_Task requirements_
1 – Name every person identified by name in the article on US tariffs on Chinese imports.
2 – Extend the article on US tariffs on Chinese imports, beginning after its final sentence.
==== Text provided
Specialists: Easier Chinese imports to benefit consumers, firms, rest of world

A gas station in California, the United States. US inflation reached 9.1 percent in June, a pace not seen in nearly 41 years. (LI JIANGUO / XINHUA)

Cutting tariffs on imported Chinese goods can help the United States curb its runaway inflation and improve bilateral economic relations, which will benefit even the rest of the world, economists and trade experts said on Thursday.

Their remarks followed the latest data showing that despite a series of interest rate increases, US inflation reached 9.1 percent in June, a pace not seen in nearly 41 years.

"Considering the issue rationally from the perspective of economics, the conclusion that the additional US tariffs against China should be removed is inescapable," said Zhang Yansheng, chief researcher at the China Center for International Economic Exchanges.

"Yet, the tariffs haven't been cut till now, because there are disputes within the US government as some people want to use the tariffs as a political leverage to contain China although some others pay attention to the economic benefits from cutting tariffs."

Currently, most of the additional US tariffs on Chinese goods are still in place.

No decision has been announced yet since the US president said in May his administration was weighing the option whether to cut some tariffs on imports from China, although several US news outlets reported last week that the US plans to drop tariffs on $10 billion worth of Chinese goods, an amount considered tiny by many.

Chen Jia, a researcher at the International Monetary Institute of the Renmin University of China, said the US trade measures against China have been increasing the cost of living for US people.
========
==== Data excerpts
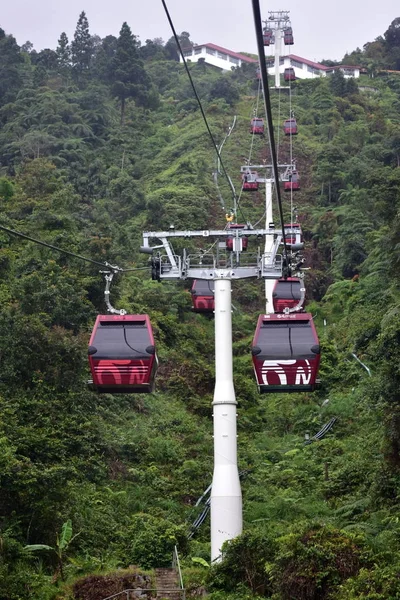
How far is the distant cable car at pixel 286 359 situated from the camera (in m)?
15.6

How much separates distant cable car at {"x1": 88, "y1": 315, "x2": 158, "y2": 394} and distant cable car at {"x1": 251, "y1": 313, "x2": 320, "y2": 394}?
162 centimetres

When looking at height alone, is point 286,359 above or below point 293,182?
above

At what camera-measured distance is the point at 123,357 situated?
15.8 meters

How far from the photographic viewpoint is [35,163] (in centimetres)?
4669

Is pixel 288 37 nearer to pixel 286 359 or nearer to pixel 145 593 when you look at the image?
pixel 286 359

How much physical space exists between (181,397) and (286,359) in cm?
1677

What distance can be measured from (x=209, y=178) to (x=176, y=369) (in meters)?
26.4

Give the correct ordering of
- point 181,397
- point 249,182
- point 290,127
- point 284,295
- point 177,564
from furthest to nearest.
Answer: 1. point 290,127
2. point 249,182
3. point 181,397
4. point 284,295
5. point 177,564

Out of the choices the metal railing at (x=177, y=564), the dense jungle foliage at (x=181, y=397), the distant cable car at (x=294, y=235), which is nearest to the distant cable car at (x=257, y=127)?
the dense jungle foliage at (x=181, y=397)

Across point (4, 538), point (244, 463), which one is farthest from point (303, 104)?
point (4, 538)

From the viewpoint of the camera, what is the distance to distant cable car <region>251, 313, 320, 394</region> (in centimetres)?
1564

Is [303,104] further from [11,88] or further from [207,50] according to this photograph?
[207,50]

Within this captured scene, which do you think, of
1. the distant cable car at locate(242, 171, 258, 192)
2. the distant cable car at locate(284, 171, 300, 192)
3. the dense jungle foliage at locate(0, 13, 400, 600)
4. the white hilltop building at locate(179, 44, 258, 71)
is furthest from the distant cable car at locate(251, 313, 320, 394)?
the white hilltop building at locate(179, 44, 258, 71)

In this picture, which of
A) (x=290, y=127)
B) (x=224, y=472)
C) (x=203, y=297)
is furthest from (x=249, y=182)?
(x=224, y=472)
========
_Answers to the tasks_
1 – Li Jianguo, Zhang Yansheng, Chen Jia

2 –
"China always upholds mutually beneficial principles and seeks win-win cooperation, and if the US corrects its wrong trade measures against China to improve trade relations between the two nations, it will benefit both countries and the rest of the world," he said.

Data from the Americans for Free Trade, a broad coalition united in the fight against tariffs, showed that the Americans have paid an estimated $129 billion in so-called Section 301 tariffs between July 2018 and April 2022, and there is no sign that Section 301 tariffs are slowing.

As Chinese exports to the US remain robust, the average monthly Section 301 tariffs paid under the current US administration ($3.8 billion) are 67 percent higher than average monthly level under the former administration ($2.3 billion).

According to Zhou Mi, a senior researcher at the Chinese Academy of International Trade and Economic Cooperation in Beijing, the accelerating US inflation reflects the wide concerns over the bottlenecks in the US and global supply chains-and the additional US tariffs on China have piled on more stress to supply chains.

"If the US lifts tariffs on China, market confidence will be strengthened as the economic relations between the world's two largest economies improve. Then the supply chains within and outside the US will likely get reinforced to build up more support for the US to curb inflation," he said.

Analysts said the US has few options to curb the inflation as more aggressive increases of interest rates will risk triggering a recession in the country.

Zheng Houcheng, director of the Yingda Securities Research Institute, said if the US continues to increase interest rates progressively, demand and output will both likely decline in the country, leading the economy into a recession, which could drag down the global economic recovery.

US business leaders have also expressed hopes the country will consider waiving tariffs and support free trade.

Jonathan Gold, spokesman for the Americans for Free Trade, said in a recent news release that the last thing that US businesses and consumers, now caught between the COVID-19 pandemic and rising costs from inflation, should have to worry about are tariffs.

Eddy Chan, senior vice-president of the US-based FedEx Express and president of FedEx China, said the company believes that free trade and multilateral cooperation are the best ways to promote common prosperity and inclusive growth.